In the Bulldogs' last visit to downtown Salt Lake City four years ago, when Stockton's son David was a rotation regular, No. 16 seed Southern University surprisingly took Gonzaga to the wire. Even the Stockton devotees in the building got behind the underdogs. "That arena flipped on us just like that," coach Mark Few said in "Glory Hounds," a book about Gonzaga basketball. "That was shocking to our guys."
Few recalled that scene in Tuesday's postgame news conference. When I asked if he would welcome another assignment to Salt Lake City, he said, "If they want to cheer for us, yeah. If they do that crap they did last time, then no. … If we have a following, make it some kind of advantage for us."
The Bulldogs survived Southern's upset bid, but then were knocked off by Wichita State in the round of 32. Gonzaga had made memorable visits to the Huntsman Center under Few in 2003, losing to Arizona in an epic, double-overtime game, and in '06, advancing to the Sweet 16 by beating Indiana behind Adam Morrison's shooting display.

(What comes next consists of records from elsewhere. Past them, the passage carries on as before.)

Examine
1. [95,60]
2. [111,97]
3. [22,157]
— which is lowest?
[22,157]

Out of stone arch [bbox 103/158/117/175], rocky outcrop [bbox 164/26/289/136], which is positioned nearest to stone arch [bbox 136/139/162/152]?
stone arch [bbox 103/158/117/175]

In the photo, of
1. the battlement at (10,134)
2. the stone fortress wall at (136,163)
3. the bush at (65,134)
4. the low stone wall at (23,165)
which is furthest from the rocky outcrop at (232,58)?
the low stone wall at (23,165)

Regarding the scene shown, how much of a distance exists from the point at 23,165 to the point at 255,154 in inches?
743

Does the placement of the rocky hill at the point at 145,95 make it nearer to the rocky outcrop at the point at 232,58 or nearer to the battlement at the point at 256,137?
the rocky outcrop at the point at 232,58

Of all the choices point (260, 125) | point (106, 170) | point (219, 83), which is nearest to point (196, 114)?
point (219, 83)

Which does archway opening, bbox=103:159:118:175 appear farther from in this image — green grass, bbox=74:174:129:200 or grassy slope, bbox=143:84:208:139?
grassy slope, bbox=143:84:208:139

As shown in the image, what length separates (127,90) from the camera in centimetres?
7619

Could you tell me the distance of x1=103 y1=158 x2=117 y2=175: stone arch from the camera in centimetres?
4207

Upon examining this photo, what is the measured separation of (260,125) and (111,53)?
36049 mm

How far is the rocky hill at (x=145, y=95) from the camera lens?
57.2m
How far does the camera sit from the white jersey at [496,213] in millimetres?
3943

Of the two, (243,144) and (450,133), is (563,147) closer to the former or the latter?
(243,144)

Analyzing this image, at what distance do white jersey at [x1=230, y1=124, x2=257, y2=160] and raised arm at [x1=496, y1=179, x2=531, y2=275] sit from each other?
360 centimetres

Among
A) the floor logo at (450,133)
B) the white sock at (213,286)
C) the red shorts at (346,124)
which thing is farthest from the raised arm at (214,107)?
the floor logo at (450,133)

This team looks better than those others. The related question is how to process Gonzaga's performance Tuesday from a BYU perspective. Favorably? Well, mostly. The first half looked exactly like the BYU-SMC semifinal game, only different. The Bulldogs stormed to a 39-18 lead, stifling a Gaels offense that produced 45 points in the second half of Monday's 81-50 win.
It's true: The team that handed BYU coach Dave Rose the most convincing loss of his 12-career went 6 of 28 from the field vs. Gonzaga in the first half. In contrast to BYU's second-half disappearance, though, the Gaels (28-4) rallied to within five points with 10 minutes left before fading and absorbing a decisive defeat.
Having upset the Zags last month, BYU is tied to everything they do. After an NCAA Tournament run, teams like to point out that they lost to the eventual champion — as Utah has done an incredible 11 times, most recently vs. Duke in 2015. But what if BYU remains the only conqueror of a 38-1 championship team from Gonzaga?
The Bulldogs looked that good in spurts Tuesday, while taking care of the WCC's second-best team for the third time. "Two things make them good: They're hard to stop … and they're hard to score on," said SMC coach Randy Bennett.
The day began nicely for Gonzaga, with an 86-75 victory over Saint Mary's in the women's championship game. The Bulldogs scored 32 points in the first quarter and forward Jill Barta finished with 37 points. Sophomore guard Laura Stockton, the fifth of Nada and John Stockton's six children and the fourth sibling to play college basketball, made the all-tournament team — as David once did.
The Gonzaga women needed the victory to earn an NCAA bid; they're projected as a No. 12 seed. Much higher expectations will accompany Few's team, as Gonzaga seeks the program's first Final Four bid in a 19th consecutive tournament appearance.
Regardless of where the Bulldogs' run ends, it likely will start in Salt Lake City. Good for them. Even better for us. And we've been warned about cheering for the underdogs, against the Bulldogs.